Traversal: O(n) in node count

find_descendants() is depth-first search
50k nodes → ~10ms on modern CPU
Mitigation: Cache query results, use filter for deduplication

Type queries: O(1)

All type info precomputed during parsing
get_type().is_pointer() is member access, not recomputation

Filter deduplication: O(n²) in worst case

Uses linear search over USR strings
Bottleneck for >1000 unique types
Mitigation: Use std::unordered_set<std::string> externally if needed

Error Handling Strategy

Parse failures: Return nullptr

No exceptions thrown
Diagnostics written to stderr (libclang behavior)
User checks if (!ast) after parse

File I/O: Exceptions

file::read() throws std::runtime_error if missing
file::write() returns bool (silent failure)

Invalid queries: Undefined behavior

Accessing get_parent() on root → nullptr (safe)
Accessing fields on non-record node → empty vector (safe)
No runtime validation of node kind before queries

Design rationale: Parsing is the only operation that commonly fails. File I/O errors are exceptional. Node queries assume correct usage (checked by user via get_kind()).

Build System Integration

CMake pattern:

add_custom_command(
  OUTPUT generated.hpp
  COMMAND my_generator ${CMAKE_SOURCE_DIR}/input.hpp
  DEPENDS input.hpp my_generator
)
add_library(mylib generated.hpp ...)

Generator tool:

Links against xccmeta-static
Reads source via importer
Writes output via generator
Runs at build time (not install time)

Workflow: Edit source → CMake re-runs generator → Compiler sees updated output

Thread Safety

Not thread-safe:

parser instances (use one per thread)
generator instances (file I/O not synchronized)

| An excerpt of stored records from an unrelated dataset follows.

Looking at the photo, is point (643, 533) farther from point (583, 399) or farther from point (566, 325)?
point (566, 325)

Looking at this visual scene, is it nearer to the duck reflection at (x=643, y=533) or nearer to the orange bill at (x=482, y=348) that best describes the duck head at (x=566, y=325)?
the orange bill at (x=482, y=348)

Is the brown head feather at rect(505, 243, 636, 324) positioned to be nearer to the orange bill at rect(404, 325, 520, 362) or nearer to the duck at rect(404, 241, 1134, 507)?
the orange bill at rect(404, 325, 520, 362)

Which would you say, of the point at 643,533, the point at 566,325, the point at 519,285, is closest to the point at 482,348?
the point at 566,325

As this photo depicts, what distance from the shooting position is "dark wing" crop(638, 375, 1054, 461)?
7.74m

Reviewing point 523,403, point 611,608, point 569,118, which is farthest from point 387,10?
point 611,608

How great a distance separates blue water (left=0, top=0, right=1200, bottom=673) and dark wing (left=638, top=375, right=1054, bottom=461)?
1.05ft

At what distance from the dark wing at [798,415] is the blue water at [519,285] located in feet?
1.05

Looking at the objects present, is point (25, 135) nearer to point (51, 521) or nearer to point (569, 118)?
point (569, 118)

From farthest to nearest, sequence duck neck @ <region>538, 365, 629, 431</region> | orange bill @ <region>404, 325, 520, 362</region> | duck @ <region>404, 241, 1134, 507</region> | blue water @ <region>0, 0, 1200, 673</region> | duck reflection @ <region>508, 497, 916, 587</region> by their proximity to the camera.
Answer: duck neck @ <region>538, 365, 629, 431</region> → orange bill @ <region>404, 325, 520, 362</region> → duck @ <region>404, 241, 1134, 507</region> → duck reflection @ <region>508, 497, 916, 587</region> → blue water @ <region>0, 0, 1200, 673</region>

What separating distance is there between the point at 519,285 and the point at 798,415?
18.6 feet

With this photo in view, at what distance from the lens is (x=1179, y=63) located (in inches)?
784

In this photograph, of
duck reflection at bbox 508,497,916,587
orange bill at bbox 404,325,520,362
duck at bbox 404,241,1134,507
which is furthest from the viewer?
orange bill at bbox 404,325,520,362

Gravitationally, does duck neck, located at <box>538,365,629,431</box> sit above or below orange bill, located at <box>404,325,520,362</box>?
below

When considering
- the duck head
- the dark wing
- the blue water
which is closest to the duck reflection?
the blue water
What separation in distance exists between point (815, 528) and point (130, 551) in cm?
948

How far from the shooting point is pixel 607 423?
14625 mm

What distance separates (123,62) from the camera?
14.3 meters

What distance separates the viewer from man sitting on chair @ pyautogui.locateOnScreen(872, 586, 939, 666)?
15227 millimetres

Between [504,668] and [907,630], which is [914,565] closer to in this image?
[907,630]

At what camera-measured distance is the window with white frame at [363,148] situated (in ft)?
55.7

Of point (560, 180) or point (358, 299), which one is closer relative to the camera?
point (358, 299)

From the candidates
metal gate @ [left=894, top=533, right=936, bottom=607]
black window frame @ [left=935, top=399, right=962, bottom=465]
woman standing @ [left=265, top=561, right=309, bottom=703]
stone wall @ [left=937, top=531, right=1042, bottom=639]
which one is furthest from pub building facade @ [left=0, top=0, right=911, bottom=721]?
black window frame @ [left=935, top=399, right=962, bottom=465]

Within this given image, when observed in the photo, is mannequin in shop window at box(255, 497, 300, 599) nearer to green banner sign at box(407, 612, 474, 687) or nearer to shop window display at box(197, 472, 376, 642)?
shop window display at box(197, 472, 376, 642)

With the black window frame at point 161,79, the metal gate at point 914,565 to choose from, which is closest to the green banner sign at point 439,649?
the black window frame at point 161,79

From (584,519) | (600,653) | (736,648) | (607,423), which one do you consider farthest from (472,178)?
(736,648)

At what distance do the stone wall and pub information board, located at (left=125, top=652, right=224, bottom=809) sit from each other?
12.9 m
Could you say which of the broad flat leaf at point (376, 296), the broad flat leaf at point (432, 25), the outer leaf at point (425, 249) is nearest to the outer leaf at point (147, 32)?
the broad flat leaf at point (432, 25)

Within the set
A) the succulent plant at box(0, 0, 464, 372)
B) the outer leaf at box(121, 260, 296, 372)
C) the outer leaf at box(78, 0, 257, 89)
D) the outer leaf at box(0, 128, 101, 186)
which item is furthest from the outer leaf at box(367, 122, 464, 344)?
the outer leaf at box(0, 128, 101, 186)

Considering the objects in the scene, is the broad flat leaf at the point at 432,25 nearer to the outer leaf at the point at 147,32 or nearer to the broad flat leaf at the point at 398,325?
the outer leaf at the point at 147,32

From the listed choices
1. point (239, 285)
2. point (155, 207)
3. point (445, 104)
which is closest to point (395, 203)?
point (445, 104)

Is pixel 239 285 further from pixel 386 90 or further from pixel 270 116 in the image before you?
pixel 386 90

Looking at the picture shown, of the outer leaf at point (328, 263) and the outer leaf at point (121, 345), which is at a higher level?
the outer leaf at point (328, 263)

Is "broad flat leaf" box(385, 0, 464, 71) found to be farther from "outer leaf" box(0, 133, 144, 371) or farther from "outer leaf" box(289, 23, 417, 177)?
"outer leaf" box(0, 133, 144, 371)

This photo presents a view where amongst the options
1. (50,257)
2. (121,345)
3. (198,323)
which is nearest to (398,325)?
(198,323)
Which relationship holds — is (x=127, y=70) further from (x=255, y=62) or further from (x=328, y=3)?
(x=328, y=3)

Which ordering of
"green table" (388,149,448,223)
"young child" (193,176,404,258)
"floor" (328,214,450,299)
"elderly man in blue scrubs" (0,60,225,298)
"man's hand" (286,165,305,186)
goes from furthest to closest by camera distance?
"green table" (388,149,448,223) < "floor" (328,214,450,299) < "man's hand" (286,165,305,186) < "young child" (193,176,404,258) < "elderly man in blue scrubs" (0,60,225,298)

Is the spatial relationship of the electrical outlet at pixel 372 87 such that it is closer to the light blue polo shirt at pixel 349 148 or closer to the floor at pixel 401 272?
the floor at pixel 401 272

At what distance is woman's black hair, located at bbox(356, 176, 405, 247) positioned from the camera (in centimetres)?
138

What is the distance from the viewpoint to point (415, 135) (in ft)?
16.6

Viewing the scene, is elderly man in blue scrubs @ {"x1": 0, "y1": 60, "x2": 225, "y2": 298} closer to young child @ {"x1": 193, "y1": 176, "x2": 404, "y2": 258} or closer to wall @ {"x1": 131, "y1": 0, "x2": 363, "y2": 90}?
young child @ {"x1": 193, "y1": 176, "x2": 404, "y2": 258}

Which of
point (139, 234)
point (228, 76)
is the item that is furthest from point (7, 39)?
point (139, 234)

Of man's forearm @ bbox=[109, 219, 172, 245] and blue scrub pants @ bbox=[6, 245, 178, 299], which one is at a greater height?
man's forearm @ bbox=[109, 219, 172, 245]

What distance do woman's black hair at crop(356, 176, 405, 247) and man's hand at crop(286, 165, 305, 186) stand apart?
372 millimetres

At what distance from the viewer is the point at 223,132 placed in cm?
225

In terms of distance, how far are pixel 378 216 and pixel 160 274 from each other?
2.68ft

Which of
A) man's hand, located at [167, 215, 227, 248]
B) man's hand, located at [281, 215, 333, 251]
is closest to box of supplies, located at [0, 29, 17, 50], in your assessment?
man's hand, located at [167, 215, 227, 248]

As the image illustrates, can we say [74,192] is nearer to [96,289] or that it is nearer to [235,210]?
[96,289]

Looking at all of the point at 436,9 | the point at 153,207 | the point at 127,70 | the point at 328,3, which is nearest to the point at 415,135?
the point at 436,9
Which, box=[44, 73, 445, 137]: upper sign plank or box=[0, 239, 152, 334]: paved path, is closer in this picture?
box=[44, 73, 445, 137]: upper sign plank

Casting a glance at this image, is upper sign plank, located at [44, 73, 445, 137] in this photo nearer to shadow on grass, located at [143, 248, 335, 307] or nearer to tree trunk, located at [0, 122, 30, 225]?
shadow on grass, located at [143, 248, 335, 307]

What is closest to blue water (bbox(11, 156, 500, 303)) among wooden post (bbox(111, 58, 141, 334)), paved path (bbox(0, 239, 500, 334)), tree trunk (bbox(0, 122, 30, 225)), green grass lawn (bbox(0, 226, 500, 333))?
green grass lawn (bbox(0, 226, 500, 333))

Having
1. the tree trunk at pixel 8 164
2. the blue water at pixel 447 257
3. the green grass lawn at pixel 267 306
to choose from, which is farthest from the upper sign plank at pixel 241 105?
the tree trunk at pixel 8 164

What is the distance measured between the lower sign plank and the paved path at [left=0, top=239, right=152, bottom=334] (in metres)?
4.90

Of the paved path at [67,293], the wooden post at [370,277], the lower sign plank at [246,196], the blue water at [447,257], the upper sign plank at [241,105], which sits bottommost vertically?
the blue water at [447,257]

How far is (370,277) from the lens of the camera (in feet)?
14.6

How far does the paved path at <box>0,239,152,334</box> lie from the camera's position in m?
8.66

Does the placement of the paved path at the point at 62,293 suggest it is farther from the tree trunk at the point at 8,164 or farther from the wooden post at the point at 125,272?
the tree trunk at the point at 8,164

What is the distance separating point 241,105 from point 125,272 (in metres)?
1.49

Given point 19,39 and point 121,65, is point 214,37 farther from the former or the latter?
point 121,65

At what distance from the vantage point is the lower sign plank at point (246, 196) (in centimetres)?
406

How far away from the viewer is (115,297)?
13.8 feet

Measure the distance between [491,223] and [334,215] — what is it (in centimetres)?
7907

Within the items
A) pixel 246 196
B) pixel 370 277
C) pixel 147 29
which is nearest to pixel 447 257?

Thread-safe after parsing:

Read-only queries on node tree (immutable after construction)
Multiple threads can traverse same AST concurrently

Recommendation: Parse in parallel (separate parser per thread), merge results in main thread.

Versioning Strategy

API stability: Unstable (pre-1.0)

Breaking changes possible in minor versions
Semantic versioning planned for 1.0 release

ABI stability: None

Recompile tools when upgrading library
No binary compatibility guarantees between versions

Compatibility: libclang 18.x

Upgrade requires testing (libclang API changes)
Auto-fetch mechanism pins version (llvmorg-18.1.8)

Design Trade-offs

Simplicity over generality:

No support for full compile pipeline (just parsing)
No cross-reference resolution (USR strings only)
No incremental parsing (always full parse)

Usability over performance:

shared_ptr over raw pointers (safety)
String copies over views (lifetime clarity)
Eager type info extraction (no lazy evaluation)

Reflection-focused:

Tag system assumes annotation-driven workflows
Type introspection optimized for codegen, not analysis
No support for statement-level AST (declarations only)

Result: Fast development of reflection-based tools. Not suitable for compiler-quality analysis or refactoring tools.